* **Exercise objective**:
Reproduce the listing that follows with no differences at all.

(Questions about scene geometry)

********

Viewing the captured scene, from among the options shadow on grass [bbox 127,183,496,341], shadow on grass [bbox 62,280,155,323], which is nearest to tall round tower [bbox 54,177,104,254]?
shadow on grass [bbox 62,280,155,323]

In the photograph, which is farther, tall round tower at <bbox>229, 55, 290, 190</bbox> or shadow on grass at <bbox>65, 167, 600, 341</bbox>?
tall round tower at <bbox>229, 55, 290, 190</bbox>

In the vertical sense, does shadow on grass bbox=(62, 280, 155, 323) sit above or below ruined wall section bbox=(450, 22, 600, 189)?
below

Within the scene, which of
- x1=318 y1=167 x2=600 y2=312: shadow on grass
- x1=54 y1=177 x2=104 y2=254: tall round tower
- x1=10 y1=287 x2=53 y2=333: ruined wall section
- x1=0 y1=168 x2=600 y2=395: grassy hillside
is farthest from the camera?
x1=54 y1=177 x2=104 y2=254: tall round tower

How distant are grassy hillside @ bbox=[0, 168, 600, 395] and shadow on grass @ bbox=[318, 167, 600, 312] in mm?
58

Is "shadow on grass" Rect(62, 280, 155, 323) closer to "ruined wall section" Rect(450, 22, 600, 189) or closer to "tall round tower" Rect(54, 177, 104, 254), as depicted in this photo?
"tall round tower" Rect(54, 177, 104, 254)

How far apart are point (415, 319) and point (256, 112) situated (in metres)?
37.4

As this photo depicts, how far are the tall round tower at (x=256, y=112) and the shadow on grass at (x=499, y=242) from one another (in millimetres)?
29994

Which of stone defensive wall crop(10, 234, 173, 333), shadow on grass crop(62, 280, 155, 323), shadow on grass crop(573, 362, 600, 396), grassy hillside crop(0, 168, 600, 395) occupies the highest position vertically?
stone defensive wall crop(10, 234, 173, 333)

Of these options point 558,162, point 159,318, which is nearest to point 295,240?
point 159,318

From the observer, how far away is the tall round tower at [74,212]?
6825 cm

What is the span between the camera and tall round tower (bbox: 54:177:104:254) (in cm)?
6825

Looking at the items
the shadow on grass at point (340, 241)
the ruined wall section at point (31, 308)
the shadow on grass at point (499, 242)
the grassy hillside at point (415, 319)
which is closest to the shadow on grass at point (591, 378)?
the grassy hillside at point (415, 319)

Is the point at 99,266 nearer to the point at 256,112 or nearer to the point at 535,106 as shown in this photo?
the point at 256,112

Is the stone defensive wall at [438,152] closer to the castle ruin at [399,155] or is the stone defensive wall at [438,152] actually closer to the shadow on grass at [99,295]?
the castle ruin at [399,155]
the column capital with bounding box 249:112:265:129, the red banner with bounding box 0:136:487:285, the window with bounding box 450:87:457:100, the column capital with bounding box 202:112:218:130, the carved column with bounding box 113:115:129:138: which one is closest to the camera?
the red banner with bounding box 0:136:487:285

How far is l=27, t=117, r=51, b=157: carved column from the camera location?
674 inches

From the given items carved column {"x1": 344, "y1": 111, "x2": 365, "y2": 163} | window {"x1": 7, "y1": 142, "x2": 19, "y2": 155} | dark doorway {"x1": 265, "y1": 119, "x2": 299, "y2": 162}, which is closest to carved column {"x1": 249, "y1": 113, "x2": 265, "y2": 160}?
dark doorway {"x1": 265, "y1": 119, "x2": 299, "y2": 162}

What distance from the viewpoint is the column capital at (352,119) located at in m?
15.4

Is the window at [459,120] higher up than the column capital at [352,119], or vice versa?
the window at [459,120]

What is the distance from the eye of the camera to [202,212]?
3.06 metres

********

* **Exercise answer**:
Viewing the captured scene, from among the options shadow on grass [bbox 127,183,496,341], shadow on grass [bbox 62,280,155,323], which is nearest to tall round tower [bbox 54,177,104,254]?
shadow on grass [bbox 62,280,155,323]

In the photograph, which is farther, tall round tower at <bbox>229, 55, 290, 190</bbox> or shadow on grass at <bbox>65, 167, 600, 341</bbox>?
tall round tower at <bbox>229, 55, 290, 190</bbox>

In the vertical sense, does shadow on grass bbox=(62, 280, 155, 323) sit above or below ruined wall section bbox=(450, 22, 600, 189)?
below

Within the scene, which of
- x1=318 y1=167 x2=600 y2=312: shadow on grass
- x1=54 y1=177 x2=104 y2=254: tall round tower
- x1=10 y1=287 x2=53 y2=333: ruined wall section
- x1=0 y1=168 x2=600 y2=395: grassy hillside
is farthest from the camera?
x1=54 y1=177 x2=104 y2=254: tall round tower

How distant are grassy hillside @ bbox=[0, 168, 600, 395] and shadow on grass @ bbox=[318, 167, 600, 312] in mm?
58

Is "shadow on grass" Rect(62, 280, 155, 323) closer to "ruined wall section" Rect(450, 22, 600, 189) or closer to "tall round tower" Rect(54, 177, 104, 254), as depicted in this photo?
"tall round tower" Rect(54, 177, 104, 254)

How far apart are point (415, 319) and point (256, 112) situated (in metres)?
37.4

As this photo depicts, how far are the tall round tower at (x=256, y=112) and the shadow on grass at (x=499, y=242) from one another (in millimetres)?
29994

Which of stone defensive wall crop(10, 234, 173, 333), shadow on grass crop(62, 280, 155, 323), shadow on grass crop(573, 362, 600, 396), grassy hillside crop(0, 168, 600, 395) occupies the highest position vertically?
stone defensive wall crop(10, 234, 173, 333)

Of these options point 558,162, point 159,318, which is nearest to point 295,240?
point 159,318

From the observer, how far away is the tall round tower at [74,212]?
6825 cm

What is the span between the camera and tall round tower (bbox: 54:177:104:254) (in cm)?
6825

Looking at the items
the shadow on grass at point (340, 241)
the ruined wall section at point (31, 308)
the shadow on grass at point (499, 242)
the grassy hillside at point (415, 319)
which is closest to the shadow on grass at point (591, 378)?
the grassy hillside at point (415, 319)

Is the point at 99,266 nearer to the point at 256,112 or nearer to the point at 535,106 as shown in this photo?
the point at 256,112

Is the stone defensive wall at [438,152] closer to the castle ruin at [399,155] or is the stone defensive wall at [438,152] actually closer to the shadow on grass at [99,295]?
the castle ruin at [399,155]
the column capital with bounding box 249:112:265:129, the red banner with bounding box 0:136:487:285, the window with bounding box 450:87:457:100, the column capital with bounding box 202:112:218:130, the carved column with bounding box 113:115:129:138: which one is closest to the camera?
the red banner with bounding box 0:136:487:285

How far is l=27, t=117, r=51, b=157: carved column from the camera location?
674 inches

From the given items carved column {"x1": 344, "y1": 111, "x2": 365, "y2": 163} | window {"x1": 7, "y1": 142, "x2": 19, "y2": 155} | dark doorway {"x1": 265, "y1": 119, "x2": 299, "y2": 162}, which is closest to carved column {"x1": 249, "y1": 113, "x2": 265, "y2": 160}?
dark doorway {"x1": 265, "y1": 119, "x2": 299, "y2": 162}

What distance from the viewpoint is the column capital at (352,119) located at in m?
15.4

Is the window at [459,120] higher up than the column capital at [352,119], or vice versa?
the window at [459,120]

What is the distance from the eye of the camera to [202,212]?
3.06 metres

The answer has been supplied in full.